__The data__.
● ● ● ● ● ● ●
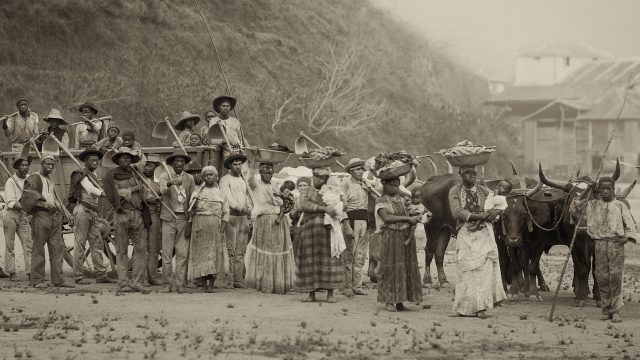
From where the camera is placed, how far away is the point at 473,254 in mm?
13062

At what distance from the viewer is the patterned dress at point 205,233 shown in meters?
15.1

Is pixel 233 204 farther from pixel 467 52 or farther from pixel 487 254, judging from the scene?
pixel 467 52

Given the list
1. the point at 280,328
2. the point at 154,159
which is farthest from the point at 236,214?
the point at 280,328

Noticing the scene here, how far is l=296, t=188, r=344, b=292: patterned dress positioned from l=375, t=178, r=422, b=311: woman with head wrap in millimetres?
889

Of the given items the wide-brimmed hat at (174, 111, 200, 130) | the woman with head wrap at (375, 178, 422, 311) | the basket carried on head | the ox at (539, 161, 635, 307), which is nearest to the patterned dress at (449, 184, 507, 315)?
the basket carried on head

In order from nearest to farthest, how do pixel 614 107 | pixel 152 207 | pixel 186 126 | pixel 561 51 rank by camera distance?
pixel 152 207 < pixel 186 126 < pixel 614 107 < pixel 561 51

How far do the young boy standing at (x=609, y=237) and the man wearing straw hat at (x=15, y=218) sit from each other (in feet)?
26.5

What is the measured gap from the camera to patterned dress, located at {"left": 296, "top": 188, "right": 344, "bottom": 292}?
46.5 ft

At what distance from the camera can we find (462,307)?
42.7 feet

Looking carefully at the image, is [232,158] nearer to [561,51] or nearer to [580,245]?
[580,245]

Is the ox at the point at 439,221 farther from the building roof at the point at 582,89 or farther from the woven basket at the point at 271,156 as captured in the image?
the building roof at the point at 582,89

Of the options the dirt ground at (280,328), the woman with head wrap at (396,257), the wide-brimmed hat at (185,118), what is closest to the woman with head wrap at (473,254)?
the dirt ground at (280,328)

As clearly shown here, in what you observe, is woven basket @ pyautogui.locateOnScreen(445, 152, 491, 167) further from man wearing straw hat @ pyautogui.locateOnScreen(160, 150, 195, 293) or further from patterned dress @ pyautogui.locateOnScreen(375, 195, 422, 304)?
man wearing straw hat @ pyautogui.locateOnScreen(160, 150, 195, 293)

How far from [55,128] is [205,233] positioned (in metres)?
3.82
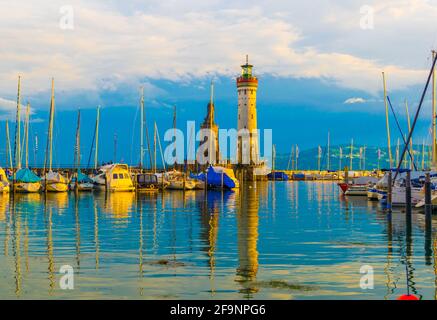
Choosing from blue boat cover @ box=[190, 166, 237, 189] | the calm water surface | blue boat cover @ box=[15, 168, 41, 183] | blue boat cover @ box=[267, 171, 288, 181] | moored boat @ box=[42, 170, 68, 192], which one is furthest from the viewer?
blue boat cover @ box=[267, 171, 288, 181]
● ● ● ● ● ● ●
__Objective__. Rewrite the rows starting at the line containing "As clearly shown" and ending at the last row, with "metres" replaced by "meters" and everything else unchanged. Leave the pictures out of your answer.

__Written response__.
As clearly shown here, in what you observe, is woven basket @ pyautogui.locateOnScreen(445, 152, 491, 167) further from man wearing straw hat @ pyautogui.locateOnScreen(160, 150, 195, 293) or further from patterned dress @ pyautogui.locateOnScreen(375, 195, 422, 304)?
man wearing straw hat @ pyautogui.locateOnScreen(160, 150, 195, 293)

How far from [55,128] is [205,233] positioned (in meters)?
3.82
Choosing from blue boat cover @ box=[190, 166, 237, 189] | the calm water surface | blue boat cover @ box=[15, 168, 41, 183] | blue boat cover @ box=[267, 171, 288, 181] | moored boat @ box=[42, 170, 68, 192], which one is furthest from the viewer?
blue boat cover @ box=[267, 171, 288, 181]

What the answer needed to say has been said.